映画×ロケンロー備忘録




映画とロックを愛するフリーライターの雑記帖。映画におけるロックの使われ方についての雑感を徒然と書いております

*過去に取り上げた作品についてはページ左下の一覧表を参照

メールは

こちら

はてなアンテナに追加→

2004-08-25 激情過剰

gakus2004-08-25

 マイケル・マン監督、トム・クルーズ主演のサスペンス「コラテラル」(10月公開)について。

 LAのしがないタクシー運転手(ジェイミー・フォックス)が、乗客の美しい女性検事(ジェイダ・ピンケット・スミス)と親しくなったまでは良かったが、その直後に乗せた白髪まじりの男(トム・クルーズ)によって災難に巻き込まれる。実はこの男、一晩で5人の命を奪おうとしている殺し屋。そうとも知らず、大金に釣られて彼に付き合うことになった運転手は、とんでもない災難に巻き込まれる…。

 虚無的で人嫌いのトムと、人間嫌いとは言わないまでも他人と距離を置いてつきあう典型的都会人のジェイミー。サスペンスの形式を借りながらも、そんな二人のやりとりは禅問答的で、シチュエーションを活かした教訓的人間ドラマに近い。そこで語られるのは都市の孤独や、夢と現実のギャップといった、都会人の心象風景の断面。「チェンジング・レーン」のバイオレンス版というか、サービス精神旺盛なスコセッシ映画とでもいうか、そんな印象を抱きました。

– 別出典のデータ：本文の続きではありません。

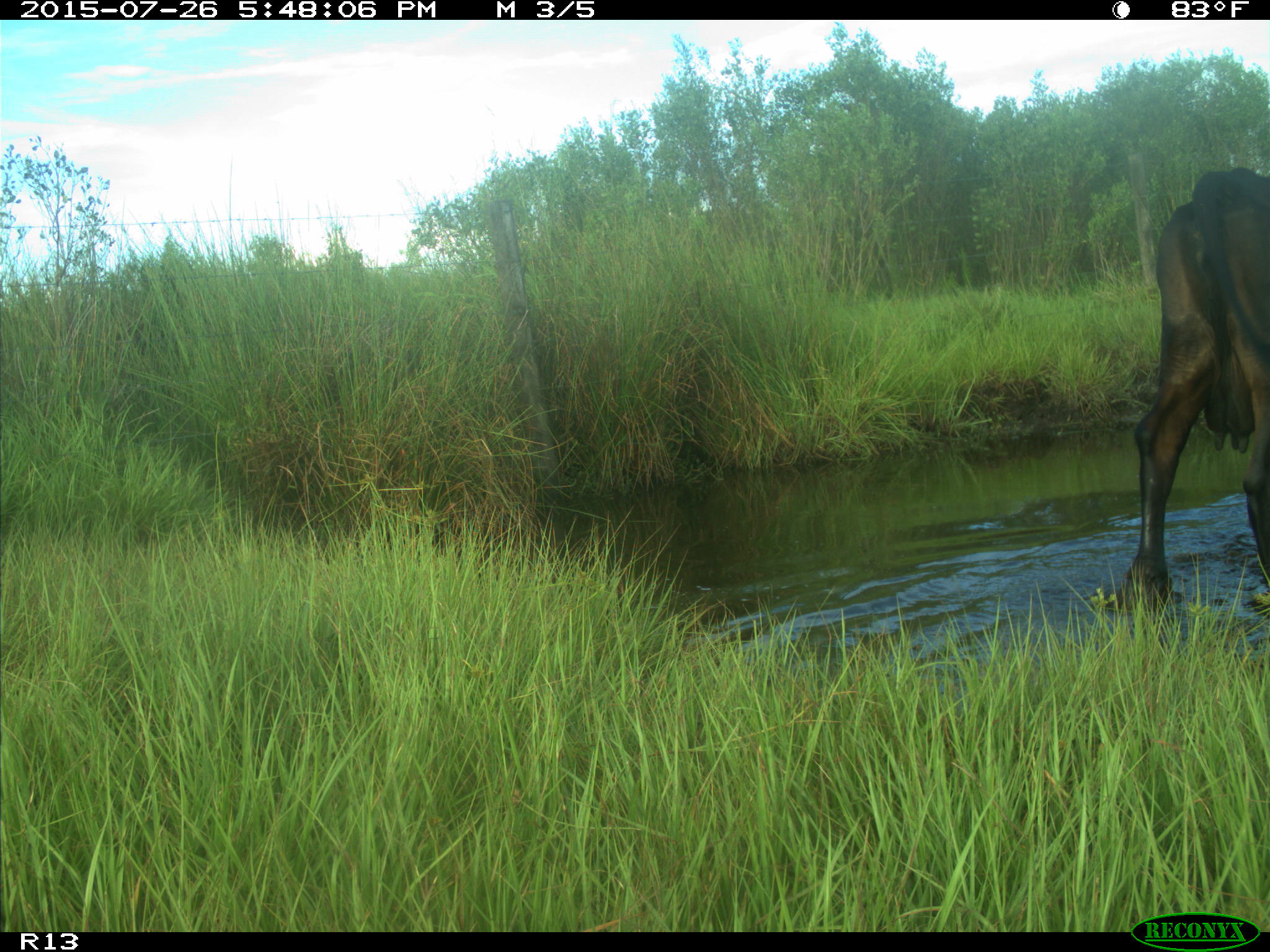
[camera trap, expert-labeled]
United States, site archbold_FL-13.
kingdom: Animalia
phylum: Chordata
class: Mammalia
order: Artiodactyla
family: Bovidae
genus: Bos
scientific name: Bos taurus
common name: domestic cow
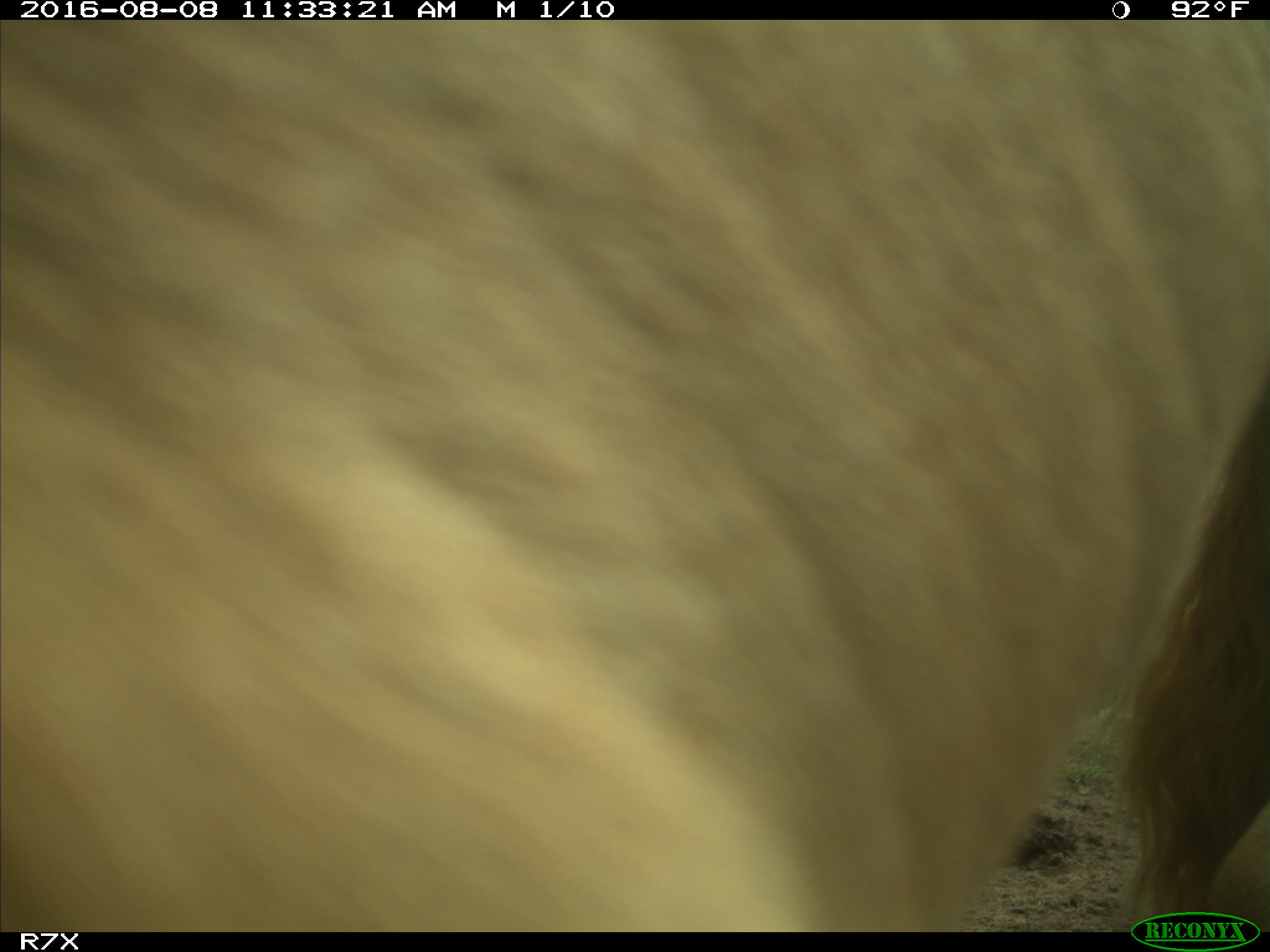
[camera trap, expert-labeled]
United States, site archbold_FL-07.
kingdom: Animalia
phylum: Chordata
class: Mammalia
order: Artiodactyla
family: Bovidae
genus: Bos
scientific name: Bos taurus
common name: domestic cow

 マイケル・マン監督は骨太な作風で知られているが、音楽も例に漏れず。ギター・ノイズとパーカションの乱れ打ちをフィーチャーしたスコアで、アクションシーンをガンガン盛り上げる。そうかと思うと、LAの美しい夜景のなかをジェイダを乗せて走るロマンチックなシーンではGROOVE ARMADAの『HANDS OF TIME』をフィーチャーして、ソウルフルでアダルトな雰囲気をやたらと盛り上げたり。サウンドで過剰なほど情感を煽るのは、「マイアミ・バイス」のころからのマン監督の得意技。ここまでやり過ぎると、若い人にはダッセーと思われないか、ちょっと心配になるが…。

 印象的な場面に、路上に飛び出してきたコヨーテを、急停止したジェイミーじっと見つめるシーンがある。クライマックスに向かう直前、ジェイミーがトムとの戦いを決意する前の象徴的な出来事で、男気あふれるマン監督らしい名シーン。ここでオーディオスレイヴ/AUDIOSLAVEの『SHADOW OF THE SUN』が流れ出す。静かなオープニングからギターをギュワーンと言わせて転調する、このナンバー、ジェイミーの心の変化をわかりやすいほど表現している。これなんかも過剰な盛り立ての例だが、ここまでやられるとダサさを通り越して素直に燃えてくる。

 「マイアミ・バイス」以降も「ヒート」「インサイダー」でエモーション過剰な音楽を聴かせ、力を入れて男気を謳いあげたマン監督。ここまでやり続けると一種の芸だよなあと思う。竹内力哀川翔が、10数年前から演出過剰のVシネで主演を張り続け、ここ数年で認められたのであれば、マン監督のこんな選曲だって評価されていい…けど、この監督の場合は寡作だから仕方ないか…。

 写真はGROOVE ARMADA、2003年のアルバムで『HANDS OF TIME』を収録した『LOVEBOX』。